Rows from a spatial reasoning dataset:
....................
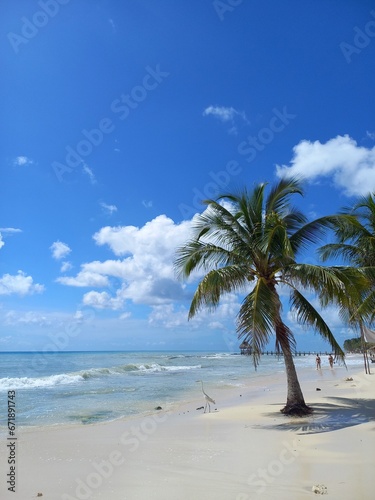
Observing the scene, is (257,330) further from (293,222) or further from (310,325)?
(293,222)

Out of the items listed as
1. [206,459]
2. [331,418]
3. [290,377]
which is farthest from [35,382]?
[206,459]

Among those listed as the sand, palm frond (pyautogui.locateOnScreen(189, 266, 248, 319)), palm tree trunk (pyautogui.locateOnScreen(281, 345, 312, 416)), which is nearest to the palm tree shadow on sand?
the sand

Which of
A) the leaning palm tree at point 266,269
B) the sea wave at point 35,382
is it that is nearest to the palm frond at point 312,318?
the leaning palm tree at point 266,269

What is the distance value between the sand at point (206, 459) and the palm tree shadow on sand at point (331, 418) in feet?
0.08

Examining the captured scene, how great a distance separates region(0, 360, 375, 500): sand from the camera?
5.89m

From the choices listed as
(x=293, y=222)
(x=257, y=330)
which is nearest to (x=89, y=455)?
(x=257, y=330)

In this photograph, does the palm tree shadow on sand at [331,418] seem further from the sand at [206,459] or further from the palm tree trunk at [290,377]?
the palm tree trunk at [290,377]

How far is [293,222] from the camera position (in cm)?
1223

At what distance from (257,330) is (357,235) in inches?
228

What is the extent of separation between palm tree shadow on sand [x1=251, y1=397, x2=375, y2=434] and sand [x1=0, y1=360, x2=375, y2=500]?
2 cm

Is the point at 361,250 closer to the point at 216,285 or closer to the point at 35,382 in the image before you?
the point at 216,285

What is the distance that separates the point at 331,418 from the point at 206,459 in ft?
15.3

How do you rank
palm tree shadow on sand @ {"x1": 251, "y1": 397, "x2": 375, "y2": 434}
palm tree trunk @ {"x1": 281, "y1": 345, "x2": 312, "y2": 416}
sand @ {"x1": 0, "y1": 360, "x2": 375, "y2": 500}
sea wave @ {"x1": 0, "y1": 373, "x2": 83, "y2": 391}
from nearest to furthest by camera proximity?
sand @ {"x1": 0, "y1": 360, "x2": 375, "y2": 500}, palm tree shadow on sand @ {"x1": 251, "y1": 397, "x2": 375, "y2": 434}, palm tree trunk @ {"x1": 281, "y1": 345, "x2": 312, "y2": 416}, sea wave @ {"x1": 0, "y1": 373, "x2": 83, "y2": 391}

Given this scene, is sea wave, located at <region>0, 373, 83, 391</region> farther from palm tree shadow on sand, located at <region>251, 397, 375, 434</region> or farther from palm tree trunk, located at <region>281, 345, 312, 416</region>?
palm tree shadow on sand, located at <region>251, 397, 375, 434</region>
....................
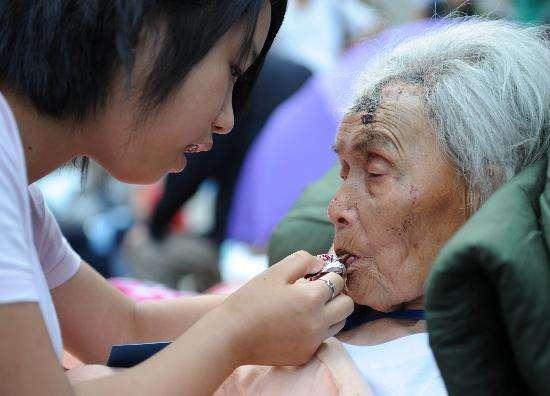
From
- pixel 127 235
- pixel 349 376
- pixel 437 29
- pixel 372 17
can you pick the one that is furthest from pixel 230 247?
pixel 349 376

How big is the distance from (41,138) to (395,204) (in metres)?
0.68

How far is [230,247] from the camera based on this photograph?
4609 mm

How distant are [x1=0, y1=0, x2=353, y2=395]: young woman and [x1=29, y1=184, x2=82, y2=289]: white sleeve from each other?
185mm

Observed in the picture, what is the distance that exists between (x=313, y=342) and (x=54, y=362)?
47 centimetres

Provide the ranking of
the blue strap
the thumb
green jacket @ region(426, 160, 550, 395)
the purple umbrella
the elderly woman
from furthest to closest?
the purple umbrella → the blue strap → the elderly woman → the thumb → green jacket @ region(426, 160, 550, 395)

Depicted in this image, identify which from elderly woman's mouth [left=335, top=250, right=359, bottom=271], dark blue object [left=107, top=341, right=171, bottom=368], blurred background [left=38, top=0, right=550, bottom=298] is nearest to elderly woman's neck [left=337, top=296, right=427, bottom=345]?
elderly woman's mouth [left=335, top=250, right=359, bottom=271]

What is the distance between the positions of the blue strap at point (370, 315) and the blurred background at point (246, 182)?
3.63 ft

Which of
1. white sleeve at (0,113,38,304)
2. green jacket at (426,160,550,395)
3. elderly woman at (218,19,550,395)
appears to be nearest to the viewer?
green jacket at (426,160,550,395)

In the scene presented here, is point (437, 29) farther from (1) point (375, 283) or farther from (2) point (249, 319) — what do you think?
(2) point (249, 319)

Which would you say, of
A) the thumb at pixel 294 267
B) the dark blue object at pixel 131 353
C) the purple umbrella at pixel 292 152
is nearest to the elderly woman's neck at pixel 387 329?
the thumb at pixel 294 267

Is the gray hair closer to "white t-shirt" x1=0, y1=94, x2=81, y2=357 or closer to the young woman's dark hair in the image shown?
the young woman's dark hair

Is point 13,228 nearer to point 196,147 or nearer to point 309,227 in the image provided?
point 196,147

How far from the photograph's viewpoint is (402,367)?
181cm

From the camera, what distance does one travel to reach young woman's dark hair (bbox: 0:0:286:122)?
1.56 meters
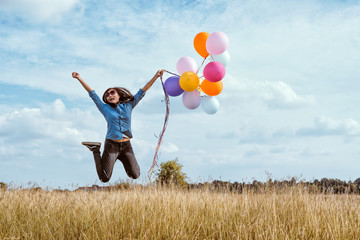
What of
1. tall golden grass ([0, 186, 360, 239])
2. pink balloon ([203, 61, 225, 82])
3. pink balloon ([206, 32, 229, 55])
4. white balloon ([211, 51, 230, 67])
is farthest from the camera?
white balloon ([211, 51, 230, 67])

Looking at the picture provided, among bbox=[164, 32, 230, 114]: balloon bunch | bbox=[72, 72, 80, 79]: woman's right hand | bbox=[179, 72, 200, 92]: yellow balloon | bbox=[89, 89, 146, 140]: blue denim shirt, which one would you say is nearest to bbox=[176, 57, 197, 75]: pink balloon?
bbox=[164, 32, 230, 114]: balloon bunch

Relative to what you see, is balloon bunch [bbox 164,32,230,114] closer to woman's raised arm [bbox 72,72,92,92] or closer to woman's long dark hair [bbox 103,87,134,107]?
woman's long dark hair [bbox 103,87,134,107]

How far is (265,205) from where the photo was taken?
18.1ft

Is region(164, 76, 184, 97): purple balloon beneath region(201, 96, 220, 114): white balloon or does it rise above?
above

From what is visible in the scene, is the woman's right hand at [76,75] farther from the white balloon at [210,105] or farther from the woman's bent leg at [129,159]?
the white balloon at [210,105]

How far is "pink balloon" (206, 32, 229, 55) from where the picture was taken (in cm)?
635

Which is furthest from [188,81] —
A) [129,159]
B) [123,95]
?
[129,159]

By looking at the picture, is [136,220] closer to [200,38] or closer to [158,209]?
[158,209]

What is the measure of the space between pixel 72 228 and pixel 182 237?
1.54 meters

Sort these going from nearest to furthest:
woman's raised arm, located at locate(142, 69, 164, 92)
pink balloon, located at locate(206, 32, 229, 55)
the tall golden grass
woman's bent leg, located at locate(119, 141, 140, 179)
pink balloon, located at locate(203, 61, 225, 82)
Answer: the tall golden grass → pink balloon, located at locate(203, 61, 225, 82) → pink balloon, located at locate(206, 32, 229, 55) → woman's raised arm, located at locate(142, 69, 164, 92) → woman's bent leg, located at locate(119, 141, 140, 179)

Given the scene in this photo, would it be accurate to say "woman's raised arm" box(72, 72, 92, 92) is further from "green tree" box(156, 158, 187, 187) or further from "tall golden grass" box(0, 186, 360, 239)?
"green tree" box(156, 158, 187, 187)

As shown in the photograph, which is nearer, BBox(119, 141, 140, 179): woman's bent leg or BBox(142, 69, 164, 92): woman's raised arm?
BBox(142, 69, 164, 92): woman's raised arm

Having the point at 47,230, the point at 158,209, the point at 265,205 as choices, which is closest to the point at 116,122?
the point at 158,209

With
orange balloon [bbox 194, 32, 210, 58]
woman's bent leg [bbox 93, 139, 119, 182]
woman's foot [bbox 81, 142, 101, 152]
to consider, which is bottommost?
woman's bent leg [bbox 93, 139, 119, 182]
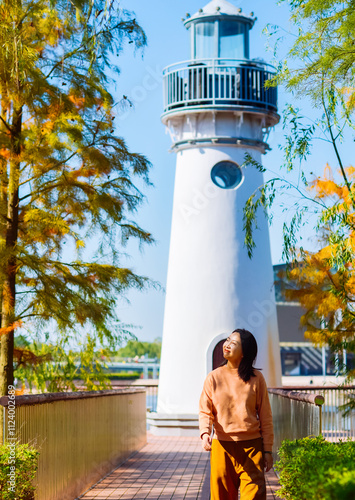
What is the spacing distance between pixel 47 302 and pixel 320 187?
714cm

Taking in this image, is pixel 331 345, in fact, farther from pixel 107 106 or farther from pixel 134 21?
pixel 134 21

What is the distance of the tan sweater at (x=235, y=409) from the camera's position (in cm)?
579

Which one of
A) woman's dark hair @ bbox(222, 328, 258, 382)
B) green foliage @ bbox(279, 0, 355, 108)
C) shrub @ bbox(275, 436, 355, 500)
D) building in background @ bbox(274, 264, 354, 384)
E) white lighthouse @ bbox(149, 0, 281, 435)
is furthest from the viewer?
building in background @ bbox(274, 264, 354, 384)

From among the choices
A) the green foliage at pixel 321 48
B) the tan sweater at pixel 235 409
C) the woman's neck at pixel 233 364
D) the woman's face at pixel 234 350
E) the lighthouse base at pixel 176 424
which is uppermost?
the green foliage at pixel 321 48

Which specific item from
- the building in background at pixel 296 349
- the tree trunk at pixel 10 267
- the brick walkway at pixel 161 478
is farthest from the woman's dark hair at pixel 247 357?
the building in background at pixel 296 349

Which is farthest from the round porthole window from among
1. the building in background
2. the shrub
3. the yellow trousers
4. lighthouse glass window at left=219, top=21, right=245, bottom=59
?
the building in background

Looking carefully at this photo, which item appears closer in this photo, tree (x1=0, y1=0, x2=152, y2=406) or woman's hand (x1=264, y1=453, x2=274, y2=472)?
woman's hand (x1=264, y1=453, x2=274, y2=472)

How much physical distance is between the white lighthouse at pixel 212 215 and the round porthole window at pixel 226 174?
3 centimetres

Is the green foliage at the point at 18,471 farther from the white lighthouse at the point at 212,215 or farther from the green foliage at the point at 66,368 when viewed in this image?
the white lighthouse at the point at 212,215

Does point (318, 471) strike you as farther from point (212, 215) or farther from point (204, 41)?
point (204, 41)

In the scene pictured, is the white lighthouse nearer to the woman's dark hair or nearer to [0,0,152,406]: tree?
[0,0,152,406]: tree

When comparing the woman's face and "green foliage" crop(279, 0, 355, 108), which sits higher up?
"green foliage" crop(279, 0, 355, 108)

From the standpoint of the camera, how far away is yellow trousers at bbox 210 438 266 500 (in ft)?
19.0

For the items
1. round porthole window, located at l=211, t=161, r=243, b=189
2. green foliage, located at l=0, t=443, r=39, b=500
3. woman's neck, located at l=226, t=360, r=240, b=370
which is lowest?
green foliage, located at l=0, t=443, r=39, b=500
....................
List every line of the listing that contains the string "viewer", matching uppercase and lowercase exactly.

◆ COMPLETE RESPONSE:
appears to be nearest to the viewer?
is furthest from the viewer?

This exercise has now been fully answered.